Date of Award


Document Type


Degree Name

Doctor of Philosophy (PhD)


Mechanical and Civil Engineering

First Advisor

Jean-Paul Pinelli

Second Advisor

Nezamoddin Nezamoddini-Kachouie

Third Advisor

Albert M. Bleakley

Fourth Advisor

Rodrigo Mesa Arango


This dissertation focuses on mid/high-rise commercial residential buildings (MHRB) vulnerable to wind-driven rainwater ingress during hurricanes. The author developed the WHIP-MHRB model, a new probabilistic vulnerability model funded by the Wind Hazard Infrastructure Performance Center (WHIP-C). This model combines the estimates of rainwater ingress, distribution and propagation, and damage assessments, and time-related expenses (TRE) predictions for MHRB during hurricanes. Embedded within WHIP-MHRB is the WHIP-TRE model, which forecasts repair times, delay times, downtime, and recovery times post-hurricane explicitly.

Furthermore, taking advantage of the new model, this study presents two approaches to address the combined wind and rain vulnerabilities of MHRB during hurricanes. One approach decouples wind and rain hazard models from the vulnerability model, while the other integrates the rain hazard model within it. The dissertation explores the mathematical and conceptual aspects of each approach, comparing their outputs and discussing their respective strengths and weaknesses. These modeling strategies can be extended to other multi-hazard events, offering broader applications beyond hurricanes.

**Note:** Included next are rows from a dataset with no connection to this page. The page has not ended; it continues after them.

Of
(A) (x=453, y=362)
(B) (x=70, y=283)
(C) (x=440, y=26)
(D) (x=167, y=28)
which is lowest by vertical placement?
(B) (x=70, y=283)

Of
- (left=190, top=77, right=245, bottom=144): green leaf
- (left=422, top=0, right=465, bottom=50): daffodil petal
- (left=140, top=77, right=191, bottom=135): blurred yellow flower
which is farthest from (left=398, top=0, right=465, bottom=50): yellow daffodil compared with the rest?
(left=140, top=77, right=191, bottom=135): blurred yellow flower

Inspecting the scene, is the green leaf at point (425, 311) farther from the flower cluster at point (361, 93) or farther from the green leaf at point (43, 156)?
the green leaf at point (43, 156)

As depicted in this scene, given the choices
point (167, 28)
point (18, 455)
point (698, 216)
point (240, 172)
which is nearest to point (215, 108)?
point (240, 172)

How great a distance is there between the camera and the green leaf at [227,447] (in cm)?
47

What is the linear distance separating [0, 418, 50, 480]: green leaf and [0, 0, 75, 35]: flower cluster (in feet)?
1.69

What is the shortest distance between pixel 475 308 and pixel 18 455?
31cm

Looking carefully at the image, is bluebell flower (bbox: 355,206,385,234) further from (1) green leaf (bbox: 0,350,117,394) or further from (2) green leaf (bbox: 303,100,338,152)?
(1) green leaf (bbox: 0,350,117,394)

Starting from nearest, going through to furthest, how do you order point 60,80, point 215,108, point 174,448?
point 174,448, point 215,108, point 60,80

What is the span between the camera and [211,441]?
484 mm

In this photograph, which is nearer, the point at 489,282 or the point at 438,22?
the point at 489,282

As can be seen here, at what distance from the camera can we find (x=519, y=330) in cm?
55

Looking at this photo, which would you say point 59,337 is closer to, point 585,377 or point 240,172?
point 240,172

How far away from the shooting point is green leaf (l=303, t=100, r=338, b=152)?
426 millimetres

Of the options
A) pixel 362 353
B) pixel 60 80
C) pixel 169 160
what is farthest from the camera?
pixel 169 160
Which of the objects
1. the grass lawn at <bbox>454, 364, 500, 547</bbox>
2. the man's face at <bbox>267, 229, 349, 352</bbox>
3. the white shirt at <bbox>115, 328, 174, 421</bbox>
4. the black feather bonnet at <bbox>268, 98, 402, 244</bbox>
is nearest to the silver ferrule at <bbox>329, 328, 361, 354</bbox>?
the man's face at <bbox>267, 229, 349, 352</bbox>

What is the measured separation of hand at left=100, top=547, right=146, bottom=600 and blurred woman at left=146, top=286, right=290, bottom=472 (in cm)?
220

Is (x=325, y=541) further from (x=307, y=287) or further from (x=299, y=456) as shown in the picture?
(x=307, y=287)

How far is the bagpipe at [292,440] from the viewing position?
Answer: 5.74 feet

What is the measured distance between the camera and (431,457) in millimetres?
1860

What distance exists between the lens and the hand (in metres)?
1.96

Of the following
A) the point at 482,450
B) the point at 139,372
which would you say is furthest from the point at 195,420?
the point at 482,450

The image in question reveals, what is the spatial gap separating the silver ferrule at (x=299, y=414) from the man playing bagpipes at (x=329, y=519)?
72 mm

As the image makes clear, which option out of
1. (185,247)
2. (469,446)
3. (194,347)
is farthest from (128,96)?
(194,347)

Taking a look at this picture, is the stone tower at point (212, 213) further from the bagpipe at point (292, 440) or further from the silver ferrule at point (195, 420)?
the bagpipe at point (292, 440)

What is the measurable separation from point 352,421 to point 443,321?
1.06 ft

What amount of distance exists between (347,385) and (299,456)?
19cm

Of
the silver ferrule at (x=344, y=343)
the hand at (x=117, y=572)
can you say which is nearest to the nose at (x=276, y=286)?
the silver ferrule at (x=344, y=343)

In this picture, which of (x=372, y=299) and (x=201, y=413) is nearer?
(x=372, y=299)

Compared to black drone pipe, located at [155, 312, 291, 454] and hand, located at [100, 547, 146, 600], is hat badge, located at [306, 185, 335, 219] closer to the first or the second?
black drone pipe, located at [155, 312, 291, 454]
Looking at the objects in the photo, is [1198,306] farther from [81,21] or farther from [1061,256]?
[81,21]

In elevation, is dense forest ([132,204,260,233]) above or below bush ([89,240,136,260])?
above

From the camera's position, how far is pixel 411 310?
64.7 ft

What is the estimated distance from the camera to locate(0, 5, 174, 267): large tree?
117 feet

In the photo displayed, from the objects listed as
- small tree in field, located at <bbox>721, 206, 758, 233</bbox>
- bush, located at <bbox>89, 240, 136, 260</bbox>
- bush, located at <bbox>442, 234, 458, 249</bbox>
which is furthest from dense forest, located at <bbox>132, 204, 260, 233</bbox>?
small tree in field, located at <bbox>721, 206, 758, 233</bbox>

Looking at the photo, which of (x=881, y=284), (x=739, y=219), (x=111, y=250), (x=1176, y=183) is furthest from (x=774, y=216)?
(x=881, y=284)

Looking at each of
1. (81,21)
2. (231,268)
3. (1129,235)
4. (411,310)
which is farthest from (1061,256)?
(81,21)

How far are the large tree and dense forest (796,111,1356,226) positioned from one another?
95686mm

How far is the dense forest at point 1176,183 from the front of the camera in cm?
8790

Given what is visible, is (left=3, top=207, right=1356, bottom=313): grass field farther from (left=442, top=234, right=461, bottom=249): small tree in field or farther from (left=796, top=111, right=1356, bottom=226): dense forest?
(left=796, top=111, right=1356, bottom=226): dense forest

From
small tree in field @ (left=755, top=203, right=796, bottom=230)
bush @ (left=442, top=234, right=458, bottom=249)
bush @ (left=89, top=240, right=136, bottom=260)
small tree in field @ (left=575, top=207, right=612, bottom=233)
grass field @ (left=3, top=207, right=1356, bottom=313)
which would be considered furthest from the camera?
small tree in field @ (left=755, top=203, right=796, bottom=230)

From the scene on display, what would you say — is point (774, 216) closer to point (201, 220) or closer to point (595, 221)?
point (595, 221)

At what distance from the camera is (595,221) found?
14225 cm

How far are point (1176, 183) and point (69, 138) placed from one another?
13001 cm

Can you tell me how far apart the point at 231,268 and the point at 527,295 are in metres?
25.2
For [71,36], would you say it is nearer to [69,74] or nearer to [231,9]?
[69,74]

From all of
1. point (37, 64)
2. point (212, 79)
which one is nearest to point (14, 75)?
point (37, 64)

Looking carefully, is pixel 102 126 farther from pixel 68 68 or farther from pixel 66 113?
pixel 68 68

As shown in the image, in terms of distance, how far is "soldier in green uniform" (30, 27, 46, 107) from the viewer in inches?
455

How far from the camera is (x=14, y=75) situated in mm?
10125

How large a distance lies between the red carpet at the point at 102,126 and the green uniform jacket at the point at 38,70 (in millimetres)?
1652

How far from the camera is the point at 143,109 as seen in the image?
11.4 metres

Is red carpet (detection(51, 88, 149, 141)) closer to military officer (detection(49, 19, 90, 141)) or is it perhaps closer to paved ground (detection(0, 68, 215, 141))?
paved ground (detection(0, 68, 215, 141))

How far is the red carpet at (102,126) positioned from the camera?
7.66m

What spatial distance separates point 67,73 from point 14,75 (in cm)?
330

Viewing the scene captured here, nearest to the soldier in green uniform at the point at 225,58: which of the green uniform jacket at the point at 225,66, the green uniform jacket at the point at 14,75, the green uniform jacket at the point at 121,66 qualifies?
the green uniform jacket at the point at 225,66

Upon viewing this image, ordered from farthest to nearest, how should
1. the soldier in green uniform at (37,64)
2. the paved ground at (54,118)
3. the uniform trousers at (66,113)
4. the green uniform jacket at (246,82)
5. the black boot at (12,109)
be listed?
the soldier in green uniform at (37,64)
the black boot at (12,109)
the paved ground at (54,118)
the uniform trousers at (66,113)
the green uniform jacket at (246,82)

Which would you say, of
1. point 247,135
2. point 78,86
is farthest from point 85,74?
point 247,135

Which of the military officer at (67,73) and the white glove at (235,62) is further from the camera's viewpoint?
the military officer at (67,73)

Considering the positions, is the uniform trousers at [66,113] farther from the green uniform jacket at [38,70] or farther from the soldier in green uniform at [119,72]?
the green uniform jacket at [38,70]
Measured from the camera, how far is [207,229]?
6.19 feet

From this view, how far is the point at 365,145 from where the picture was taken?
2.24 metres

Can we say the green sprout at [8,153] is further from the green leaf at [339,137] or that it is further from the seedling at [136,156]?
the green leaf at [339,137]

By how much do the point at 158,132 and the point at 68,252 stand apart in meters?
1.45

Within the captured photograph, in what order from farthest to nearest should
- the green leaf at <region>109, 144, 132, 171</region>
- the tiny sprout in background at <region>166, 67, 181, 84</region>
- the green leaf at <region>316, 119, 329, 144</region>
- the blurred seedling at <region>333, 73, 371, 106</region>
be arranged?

Additionally, a sensitivity analysis using the Morris method identifies key model parameters, some of which can be randomized in future research.

These new MHRB models try to mimic physical and organizational processes, and should produce more realistic estimates of damages and losses, as well as facilitate the evaluation of the effectiveness of mitigation measures.